## Collected data
___

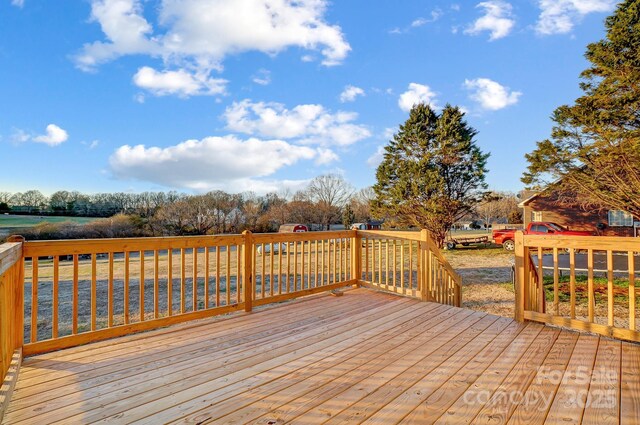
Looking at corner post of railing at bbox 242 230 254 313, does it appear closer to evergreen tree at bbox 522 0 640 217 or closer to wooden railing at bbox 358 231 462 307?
wooden railing at bbox 358 231 462 307

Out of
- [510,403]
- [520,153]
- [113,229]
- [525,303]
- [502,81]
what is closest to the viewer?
[510,403]

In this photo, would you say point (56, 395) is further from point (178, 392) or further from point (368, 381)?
point (368, 381)

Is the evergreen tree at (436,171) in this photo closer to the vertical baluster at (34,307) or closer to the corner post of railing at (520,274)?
the corner post of railing at (520,274)

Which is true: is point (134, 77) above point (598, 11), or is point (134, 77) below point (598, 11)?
below

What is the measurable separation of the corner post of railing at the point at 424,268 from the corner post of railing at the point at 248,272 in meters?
2.25

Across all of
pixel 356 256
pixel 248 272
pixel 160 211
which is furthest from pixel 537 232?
pixel 160 211

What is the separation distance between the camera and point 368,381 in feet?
6.69

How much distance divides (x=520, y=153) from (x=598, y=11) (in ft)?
16.1

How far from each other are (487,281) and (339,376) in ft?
27.3

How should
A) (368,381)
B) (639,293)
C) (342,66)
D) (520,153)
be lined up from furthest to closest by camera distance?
(520,153), (342,66), (639,293), (368,381)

___

## PROBLEM TO SOLVE
Rewrite the stretch from the line containing "Across all of" through the end of the records, swapping "camera" for "viewer" and leaving everything else unchanged.

## SOLUTION FOR THIS EXERCISE
Across all of
pixel 356 256
pixel 248 272
pixel 160 211
which is furthest from pixel 537 232?
pixel 160 211

What is the separation distance between the viewer and point 368,381 in feet?
6.69

How much distance divides (x=520, y=153) from (x=598, y=11) (in ft)?
16.1

How far from each other are (487,281) and (339,376) in ft?
27.3

How should
A) (368,381)
B) (639,293)
C) (342,66)
D) (520,153)
be lined up from furthest to closest by viewer distance?
(520,153), (342,66), (639,293), (368,381)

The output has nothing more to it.